[FRAGMENTO DEL DOCUMENTO]:
○ ○ ○

Empezar de Cero

Mi historia de migrar hacia la oscuridad y la luz, en Dinamarca

Llegar a lo desconocido 

Nunca imaginé que la oscuridad del otoño y el invierno tendría tantos matices. Tanto poder para atravesarnos e invitarnos a inventarnos nuevamente. Cuando llegué, miraba los edificios antiguos, tan diferentes a los de La Plata, Buenos Aires, o a los de mi ciudad natal, Santa Rosa. Y pensé: ¿Qué hago acá? De repente sentí angustia. Porque sí: el ser humano ante lo desconocido y la incertidumbre rara vez siente plenitud. El clima fue mi primer espejo: duro, silencioso, exigente. Las palabras danesas se mezclaban con el frío, y apenas podía oírlas. Me perturbaban. Eran como un río que se acercaba para arrasarlo todo. Ese mismo río que hoy se transformó en una ola llena de motivación: para aprender, escuchar y comprender qué es lo que realmente sostiene a una sociedad.

○ ○ ○

[EXTRACTO DE DATOS]:
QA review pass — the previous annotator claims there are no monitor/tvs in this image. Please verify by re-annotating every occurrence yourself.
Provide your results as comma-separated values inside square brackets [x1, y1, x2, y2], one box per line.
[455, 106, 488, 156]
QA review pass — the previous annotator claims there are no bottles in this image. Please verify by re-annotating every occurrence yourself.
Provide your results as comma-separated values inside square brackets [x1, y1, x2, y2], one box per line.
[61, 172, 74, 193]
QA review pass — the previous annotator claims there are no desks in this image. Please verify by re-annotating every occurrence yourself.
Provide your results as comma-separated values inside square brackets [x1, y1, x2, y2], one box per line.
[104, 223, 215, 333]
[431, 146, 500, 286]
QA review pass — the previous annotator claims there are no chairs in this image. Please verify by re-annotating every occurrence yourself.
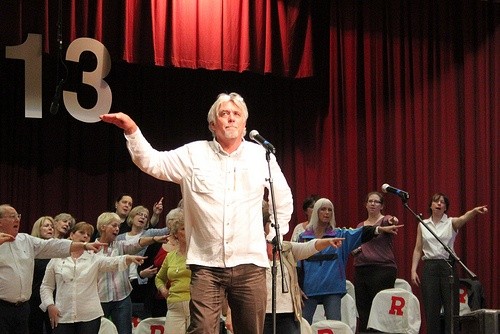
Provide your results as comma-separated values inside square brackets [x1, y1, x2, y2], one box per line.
[133, 317, 166, 334]
[311, 319, 353, 334]
[346, 280, 355, 302]
[366, 288, 421, 334]
[312, 294, 357, 334]
[440, 279, 487, 316]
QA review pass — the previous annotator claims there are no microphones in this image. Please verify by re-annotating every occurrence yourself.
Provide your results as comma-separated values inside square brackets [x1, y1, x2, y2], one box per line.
[249, 130, 275, 154]
[382, 184, 409, 199]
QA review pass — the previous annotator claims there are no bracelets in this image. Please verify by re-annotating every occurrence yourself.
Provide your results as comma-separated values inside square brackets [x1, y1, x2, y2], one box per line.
[152, 235, 156, 242]
[83, 242, 88, 250]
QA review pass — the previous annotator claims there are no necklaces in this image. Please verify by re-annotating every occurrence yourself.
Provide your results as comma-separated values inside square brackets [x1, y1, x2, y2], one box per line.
[175, 254, 187, 273]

○ ○ ○

[COMPLETA LO SIGUIENTE]:
a) Resume en dos oraciones el relato sobre la llegada a Dinamarca.
b) Según el relato sobre la llegada a Dinamarca, ¿cuál es la ciudad natal mencionada?
c) Indica si cada afirmación concuerda con el relato sobre la llegada a Dinamarca: (i) El clima se describe como duro, silencioso y exigente. (ii) Las palabras danesas se entendían con facilidad desde el principio. (iii) Los edificios encontrados al llegar se parecían a los de Santa Rosa.

[RESPUESTAS DEL EJERCICIO]:
a) Al llegar a Dinamarca, los edificios antiguos, tan diferentes a los de La Plata, Buenos Aires, o a los de Santa Rosa, provocaron angustia ante lo desconocido. El clima fue duro y las palabras danesas perturbaban como un río que parecía arrasarlo todo, pero ese río se transformó en una ola de motivación para aprender, escuchar y comprender qué sostiene a una sociedad.

b) Santa Rosa.

c)
(i) Sí: "El clima fue mi primer espejo: duro, silencioso, exigente."
(ii) No: "apenas podía oírlas. Me perturbaban."
(iii) No: "tan diferentes a los de La Plata, Buenos Aires, o a los de mi ciudad natal, Santa Rosa."